### AUSGEWÄHLTER ABSCHNITT

* * * * *

Krankheitswert im Rechtssinne kommt nicht jeden körperlichen Unregelmäßigkeiten zu. Erforderlich ist vielmehr, dass der Versicherte in seinen Körperfunktionen beeinträchtigt wird oder dass er an einer Abweichung vom Regelfall leitet, die entstellend wirkt.

Vorliegend steht aufgrund des Gutachtens des Sachverständigen Dr. K. vom 2. Dezember 2010 mit körperlicher Untersuchung der Klägerin vom 2. September 2010 zur Überzeugung der Kammer fest, dass weder die Durchführung der Brustverkleinerung noch die operative Straffung der Bauchdecke bei der Klägerin notwendig im Sinne des § 27 Abs. 1 SGB V sind.

* * * * *

### DEINE AUFGABE
Greif den Abschnitt über die Brustverkleinerung und die Bauchdeckenstraffung dort auf, wo er aufhört, und schreib ihn weiter. Die Liste ist eigenes Material und gehört nicht zum Abschnitt.

### INHALT DER LISTE

* * * * *

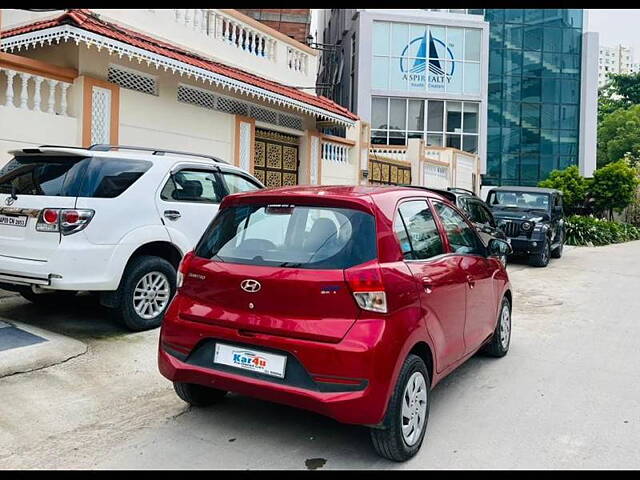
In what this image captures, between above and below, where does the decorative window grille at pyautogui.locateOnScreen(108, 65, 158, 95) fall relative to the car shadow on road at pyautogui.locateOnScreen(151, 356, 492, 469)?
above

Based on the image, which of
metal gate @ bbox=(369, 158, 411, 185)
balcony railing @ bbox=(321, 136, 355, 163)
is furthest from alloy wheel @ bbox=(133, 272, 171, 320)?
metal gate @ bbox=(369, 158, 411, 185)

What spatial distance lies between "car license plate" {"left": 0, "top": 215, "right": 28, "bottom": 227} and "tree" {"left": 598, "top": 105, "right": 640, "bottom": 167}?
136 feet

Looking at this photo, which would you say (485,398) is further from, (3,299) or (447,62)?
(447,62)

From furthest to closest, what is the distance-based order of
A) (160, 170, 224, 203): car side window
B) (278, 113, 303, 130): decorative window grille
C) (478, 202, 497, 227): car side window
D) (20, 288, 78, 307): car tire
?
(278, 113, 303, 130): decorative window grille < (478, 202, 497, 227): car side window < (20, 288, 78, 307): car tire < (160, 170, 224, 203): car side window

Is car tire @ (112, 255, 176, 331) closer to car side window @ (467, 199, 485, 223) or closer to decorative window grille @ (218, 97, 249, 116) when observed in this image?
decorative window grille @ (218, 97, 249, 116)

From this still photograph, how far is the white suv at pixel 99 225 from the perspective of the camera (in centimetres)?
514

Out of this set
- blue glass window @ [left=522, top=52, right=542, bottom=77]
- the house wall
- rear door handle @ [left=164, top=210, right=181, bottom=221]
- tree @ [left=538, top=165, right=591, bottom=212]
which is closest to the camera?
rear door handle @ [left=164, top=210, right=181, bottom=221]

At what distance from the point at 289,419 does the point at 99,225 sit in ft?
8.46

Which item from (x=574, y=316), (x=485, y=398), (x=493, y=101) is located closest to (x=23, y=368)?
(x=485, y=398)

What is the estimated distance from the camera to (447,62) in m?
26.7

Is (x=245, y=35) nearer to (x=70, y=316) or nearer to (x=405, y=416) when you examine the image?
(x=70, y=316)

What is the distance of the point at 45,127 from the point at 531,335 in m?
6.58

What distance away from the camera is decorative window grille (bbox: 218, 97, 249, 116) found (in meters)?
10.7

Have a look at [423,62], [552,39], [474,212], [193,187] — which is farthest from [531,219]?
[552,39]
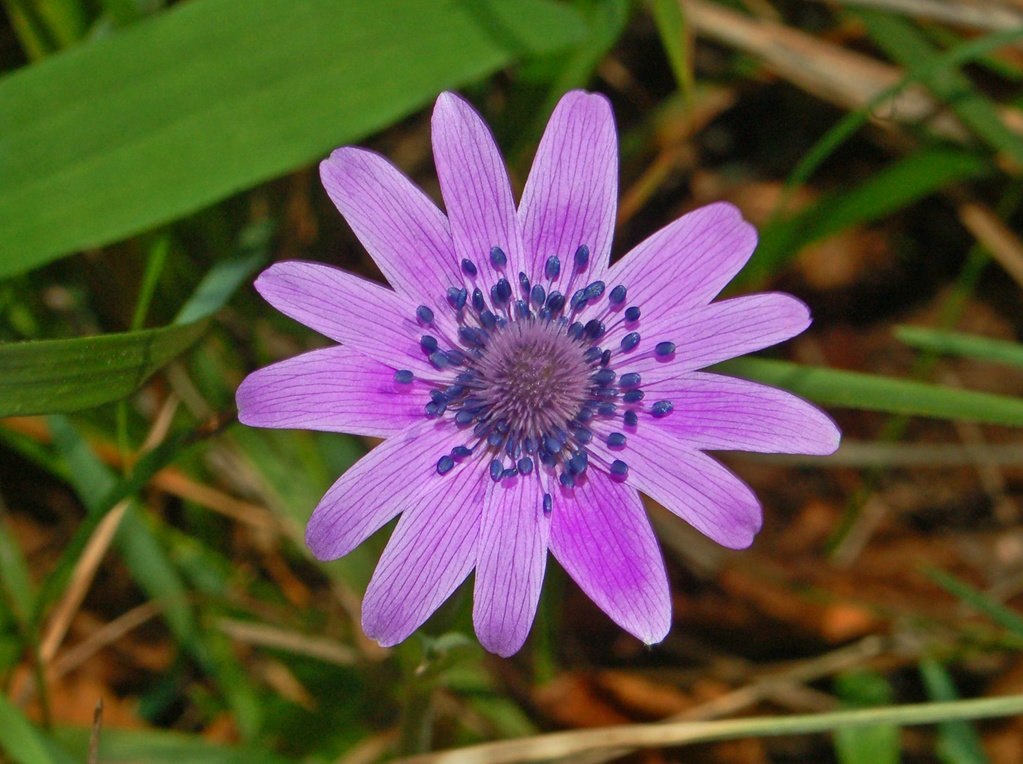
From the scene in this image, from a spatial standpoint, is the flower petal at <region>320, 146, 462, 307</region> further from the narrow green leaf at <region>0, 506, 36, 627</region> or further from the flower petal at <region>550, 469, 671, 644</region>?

* * * * *

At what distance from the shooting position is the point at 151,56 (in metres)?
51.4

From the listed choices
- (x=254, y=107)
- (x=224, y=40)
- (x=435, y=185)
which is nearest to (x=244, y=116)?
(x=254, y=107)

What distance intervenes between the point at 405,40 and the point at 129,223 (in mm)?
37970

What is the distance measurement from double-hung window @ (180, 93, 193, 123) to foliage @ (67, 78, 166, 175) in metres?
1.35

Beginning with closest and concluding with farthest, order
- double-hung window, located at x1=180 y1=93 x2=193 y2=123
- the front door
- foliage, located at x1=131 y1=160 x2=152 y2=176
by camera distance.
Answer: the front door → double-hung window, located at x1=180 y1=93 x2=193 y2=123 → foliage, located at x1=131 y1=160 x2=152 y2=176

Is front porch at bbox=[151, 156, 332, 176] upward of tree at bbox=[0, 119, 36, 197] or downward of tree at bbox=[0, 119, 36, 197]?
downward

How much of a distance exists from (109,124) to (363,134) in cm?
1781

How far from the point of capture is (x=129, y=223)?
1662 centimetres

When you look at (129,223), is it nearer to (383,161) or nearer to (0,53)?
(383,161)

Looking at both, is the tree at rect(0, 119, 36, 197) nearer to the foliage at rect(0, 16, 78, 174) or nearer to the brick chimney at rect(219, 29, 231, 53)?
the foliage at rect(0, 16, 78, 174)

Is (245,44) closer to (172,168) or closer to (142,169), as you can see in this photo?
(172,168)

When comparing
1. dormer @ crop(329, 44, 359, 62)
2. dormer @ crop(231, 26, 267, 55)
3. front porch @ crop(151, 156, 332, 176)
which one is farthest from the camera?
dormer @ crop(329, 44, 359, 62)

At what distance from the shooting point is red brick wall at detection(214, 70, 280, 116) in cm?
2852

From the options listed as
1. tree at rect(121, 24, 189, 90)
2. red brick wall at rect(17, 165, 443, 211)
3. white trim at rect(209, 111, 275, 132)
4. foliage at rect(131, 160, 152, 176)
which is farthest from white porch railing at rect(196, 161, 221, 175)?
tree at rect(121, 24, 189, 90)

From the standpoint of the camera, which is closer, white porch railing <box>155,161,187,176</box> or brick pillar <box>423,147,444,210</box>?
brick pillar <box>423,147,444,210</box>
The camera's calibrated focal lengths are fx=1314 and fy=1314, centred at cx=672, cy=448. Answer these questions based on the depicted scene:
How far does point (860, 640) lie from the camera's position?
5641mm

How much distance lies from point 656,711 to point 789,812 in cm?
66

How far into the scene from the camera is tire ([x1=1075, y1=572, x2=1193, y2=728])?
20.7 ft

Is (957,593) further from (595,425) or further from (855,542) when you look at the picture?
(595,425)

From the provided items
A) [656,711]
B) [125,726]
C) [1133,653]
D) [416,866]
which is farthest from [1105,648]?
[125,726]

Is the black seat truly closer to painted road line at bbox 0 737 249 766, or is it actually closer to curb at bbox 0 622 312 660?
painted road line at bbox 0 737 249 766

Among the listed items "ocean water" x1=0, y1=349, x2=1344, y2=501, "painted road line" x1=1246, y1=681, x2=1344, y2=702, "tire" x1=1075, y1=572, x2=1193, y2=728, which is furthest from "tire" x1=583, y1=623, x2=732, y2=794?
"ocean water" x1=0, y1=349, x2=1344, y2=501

* * * * *

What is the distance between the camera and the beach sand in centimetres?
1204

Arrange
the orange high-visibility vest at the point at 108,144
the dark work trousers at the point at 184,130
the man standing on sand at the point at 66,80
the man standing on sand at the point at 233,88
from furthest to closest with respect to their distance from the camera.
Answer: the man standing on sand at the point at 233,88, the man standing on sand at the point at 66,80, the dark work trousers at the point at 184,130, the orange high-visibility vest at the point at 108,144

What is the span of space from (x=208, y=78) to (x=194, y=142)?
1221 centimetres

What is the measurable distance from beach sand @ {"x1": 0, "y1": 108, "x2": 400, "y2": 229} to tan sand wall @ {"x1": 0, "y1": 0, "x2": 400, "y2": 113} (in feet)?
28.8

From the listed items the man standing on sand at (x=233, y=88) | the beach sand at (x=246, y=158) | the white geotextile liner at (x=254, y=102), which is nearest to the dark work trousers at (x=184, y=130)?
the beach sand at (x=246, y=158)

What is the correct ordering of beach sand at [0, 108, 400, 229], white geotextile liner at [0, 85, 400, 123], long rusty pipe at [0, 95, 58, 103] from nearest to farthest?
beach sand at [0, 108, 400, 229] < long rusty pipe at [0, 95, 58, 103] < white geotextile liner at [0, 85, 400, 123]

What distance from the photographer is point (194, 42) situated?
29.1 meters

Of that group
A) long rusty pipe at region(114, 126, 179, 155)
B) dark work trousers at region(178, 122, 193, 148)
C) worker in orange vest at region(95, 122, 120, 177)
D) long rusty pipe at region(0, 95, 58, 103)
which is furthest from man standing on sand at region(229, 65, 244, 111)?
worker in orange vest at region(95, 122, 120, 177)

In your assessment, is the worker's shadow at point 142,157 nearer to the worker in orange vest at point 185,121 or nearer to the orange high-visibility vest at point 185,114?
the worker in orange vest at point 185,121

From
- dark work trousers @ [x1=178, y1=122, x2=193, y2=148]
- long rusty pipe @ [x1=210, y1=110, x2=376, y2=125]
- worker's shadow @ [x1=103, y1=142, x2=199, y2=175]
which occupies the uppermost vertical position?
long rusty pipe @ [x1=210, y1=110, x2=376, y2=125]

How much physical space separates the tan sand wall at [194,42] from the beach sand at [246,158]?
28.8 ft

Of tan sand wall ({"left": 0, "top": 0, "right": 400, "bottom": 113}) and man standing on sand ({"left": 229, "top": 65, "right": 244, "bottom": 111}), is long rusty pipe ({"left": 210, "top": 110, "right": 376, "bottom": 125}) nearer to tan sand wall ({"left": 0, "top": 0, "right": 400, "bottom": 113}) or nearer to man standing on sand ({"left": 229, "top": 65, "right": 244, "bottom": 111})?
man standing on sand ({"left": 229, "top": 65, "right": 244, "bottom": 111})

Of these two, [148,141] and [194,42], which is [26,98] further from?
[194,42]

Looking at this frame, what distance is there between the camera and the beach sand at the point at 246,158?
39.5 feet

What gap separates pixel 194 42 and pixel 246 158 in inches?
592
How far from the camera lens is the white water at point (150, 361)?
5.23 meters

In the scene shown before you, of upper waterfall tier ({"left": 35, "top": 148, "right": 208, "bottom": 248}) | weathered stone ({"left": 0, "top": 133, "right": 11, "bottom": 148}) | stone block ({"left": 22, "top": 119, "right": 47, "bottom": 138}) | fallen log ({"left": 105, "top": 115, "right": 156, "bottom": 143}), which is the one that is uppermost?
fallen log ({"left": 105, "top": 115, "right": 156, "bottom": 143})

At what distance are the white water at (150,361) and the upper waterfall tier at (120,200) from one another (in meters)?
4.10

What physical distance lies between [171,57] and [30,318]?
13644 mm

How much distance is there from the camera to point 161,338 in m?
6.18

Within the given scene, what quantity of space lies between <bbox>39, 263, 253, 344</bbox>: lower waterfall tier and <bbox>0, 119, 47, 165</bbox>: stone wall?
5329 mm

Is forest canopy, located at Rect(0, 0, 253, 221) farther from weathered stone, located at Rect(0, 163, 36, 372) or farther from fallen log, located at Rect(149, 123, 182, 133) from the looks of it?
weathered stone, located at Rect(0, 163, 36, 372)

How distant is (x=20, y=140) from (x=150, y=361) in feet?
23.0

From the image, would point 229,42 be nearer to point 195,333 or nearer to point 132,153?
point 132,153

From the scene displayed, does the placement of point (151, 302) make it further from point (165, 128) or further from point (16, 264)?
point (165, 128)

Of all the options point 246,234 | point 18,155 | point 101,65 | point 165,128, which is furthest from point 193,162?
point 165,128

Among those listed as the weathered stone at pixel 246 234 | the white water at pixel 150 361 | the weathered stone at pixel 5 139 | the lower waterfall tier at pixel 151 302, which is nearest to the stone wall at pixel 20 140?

* * * * *

### DEINE ANTWORT
Unstreitig besteht bezüglich der Brust keine Erkrankung. Dies hat die behandelnde Gynäkologin Dr. H. in ihrem Befundbericht vom 25. Februar 2010 bestätigt. Allerdings sind beide Brüste überdurchschnittlich groß (Hypermastie beidseits). Von einer entstellenden Wirkung kann aber - auch unter Berücksichtigung der vom Sachverständigen vorgelegten Fotodokumentation - mitnichten ausgegangen werden. So trug die Klägerin im Rahmen der Begutachtung einen BH mit der Größe 95 D mit breiten Trägern. Insoweit handelt es sich um eine durchaus übliche Konfektionsgröße.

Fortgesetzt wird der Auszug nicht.